Across the technical stack, the paper reads as a systems‑level attempt to harmonize three historically divergent goals. For agentic robustness, it leans on function‑calling templates, mid‑training on trajectories, and tool‑friendly prompting; for reasoning, it doubles down on long contexts, deep stacks, and stable attention; for coding, it prioritizes repository‑level exposure and the ability to act within constrained environments via agent harnesses. The upshot is not a single superlative but a balanced profile: competitive but not dominant in browsing; strong but variance‑aware in math and science; and solidly on the Pareto frontier for code repair versus parameter count. The open question is how these trade‑offs evolve as the community converges on common agent frameworks that reduce harness variance and as future versions improve browsing and long‑horizon planning without over‑reliance on chain‑of‑thought scaffolding.

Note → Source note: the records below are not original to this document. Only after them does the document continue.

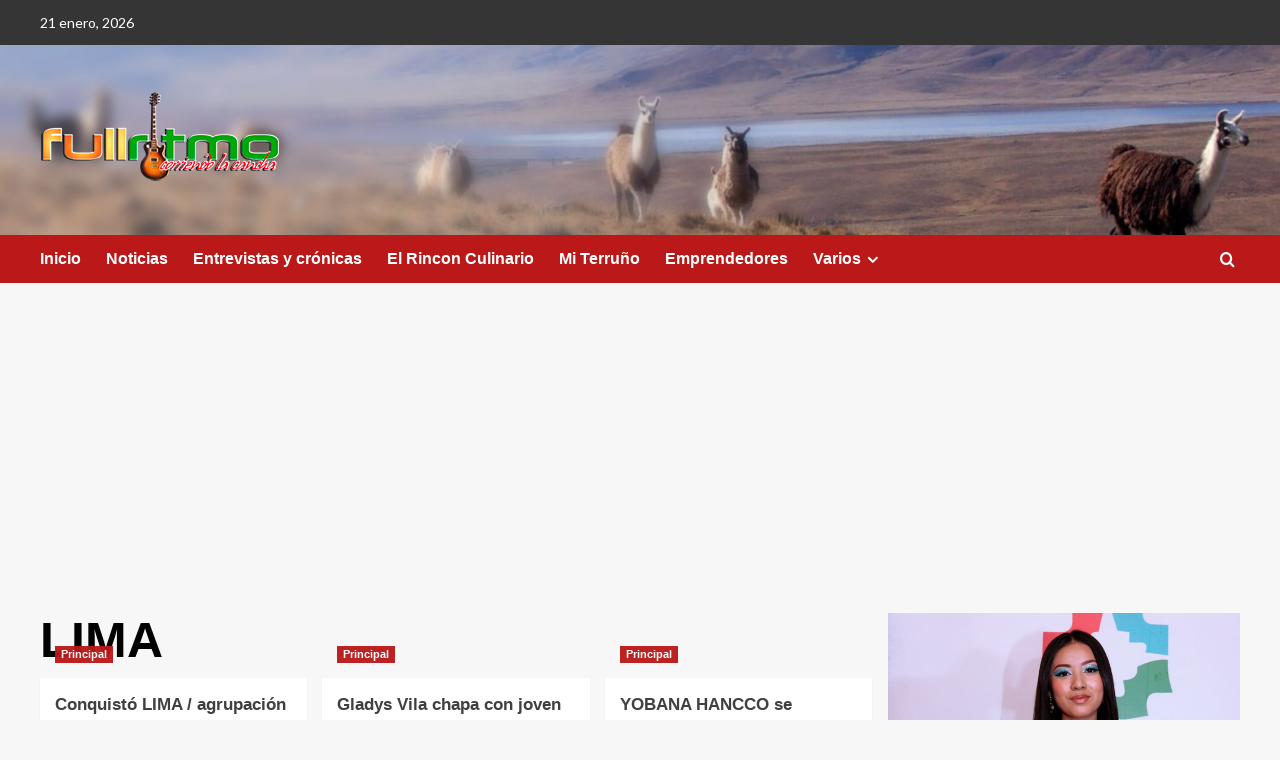

--- FILE ---
content_type: text/html; charset=utf-8
request_url: https://www.google.com/recaptcha/api2/aframe
body_size: 267
content:
<!DOCTYPE HTML><html><head><meta http-equiv="content-type" content="text/html; charset=UTF-8"></head><body><script nonce="kIgRBrT2-WKLIXA1Afo6aA">/** Anti-fraud and anti-abuse applications only. See google.com/recaptcha */ try{var clients={'sodar':'https://pagead2.googlesyndication.com/pagead/sodar?'};window.addEventListener("message",function(a){try{if(a.source===window.parent){var b=JSON.parse(a.data);var c=clients[b['id']];if(c){var d=document.createElement('img');d.src=c+b['params']+'&rc='+(localStorage.getItem("rc::a")?sessionStorage.getItem("rc::b"):"");window.document.body.appendChild(d);sessionStorage.setItem("rc::e",parseInt(sessionStorage.getItem("rc::e")||0)+1);localStorage.setItem("rc::h",'1769011316074');}}}catch(b){}});window.parent.postMessage("_grecaptcha_ready", "*");}catch(b){}</script></body></html>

If you came to the paper to decide whether GLM‑4.5 merits attention beyond press releases, the answer is yes, with careful reading of the footnotes. The model family is documented at a level that enables rough reproduction, the benchmark coverage is broader than most contemporaries, and the disclosed harness configurations are a step toward apples‑to‑apples comparisons. Where numbers are close—particularly on AIME and GPQA—variance controls and dataset provenance checks are warranted, and where browsing is concerned, comparing like‑for‑like tool stacks matters more than raw percentages. The most pragmatic way to interpret the work is as a strong open baseline for agentic, reasoning, and coding workloads that narrows some gaps with proprietary systems while leaving room for improvement in open‑web search.